In any case, it’s a bike that can really bite a rider, and Espargaro’s confidence will have taken a particular knock from the three crashes in three practice sessions at the Sachsenring.

It’s also a bike that, for Espargaro, doesn’t lend itself well to recover from poor grid positions. “For me it’s difficult still to overtake, especially at the beginning of the race with a full fuel tank. I struggle to be behind the guys, if I’m alone I can make a good pace, but as soon I’m in trouble with some guys, I protect the inside line to not be overtaken, and then I start to not ride as I like, I start to make mistakes.

“This is the main thing, to start to do everything on Saturday, not on Sunday, and not wait until Sunday to do something interesting.
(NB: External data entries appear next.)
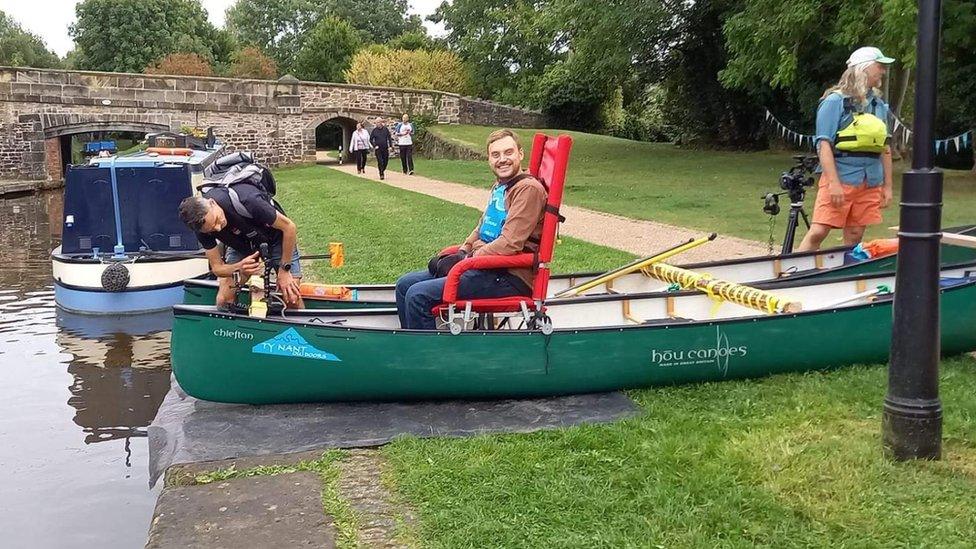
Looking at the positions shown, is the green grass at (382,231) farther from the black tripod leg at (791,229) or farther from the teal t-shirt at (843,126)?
the teal t-shirt at (843,126)

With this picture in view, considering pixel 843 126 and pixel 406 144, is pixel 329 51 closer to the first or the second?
pixel 406 144

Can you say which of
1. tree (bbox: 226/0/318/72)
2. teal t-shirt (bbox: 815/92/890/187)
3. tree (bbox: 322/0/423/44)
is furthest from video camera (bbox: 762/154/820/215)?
tree (bbox: 226/0/318/72)

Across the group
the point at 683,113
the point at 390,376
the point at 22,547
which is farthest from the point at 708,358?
the point at 683,113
The main job after the summer break is to perform better in Saturday qualifying.”

The Austria double-header will be a good indicator – at a track where Espargaro was a potent force on the KTM, and where the RC213V has had highlights of its own. Run up front there, and suddenly the first half of the season means little. But continue in the same vein, and it’s easy for the campaign to spiral completely.

As it stands, there’s reason to expect either outcome, but also reason to hope for a permanent breakthrough. Otherwise, the “sparks” Espargaro has shown on the Honda will only add to the disappointment.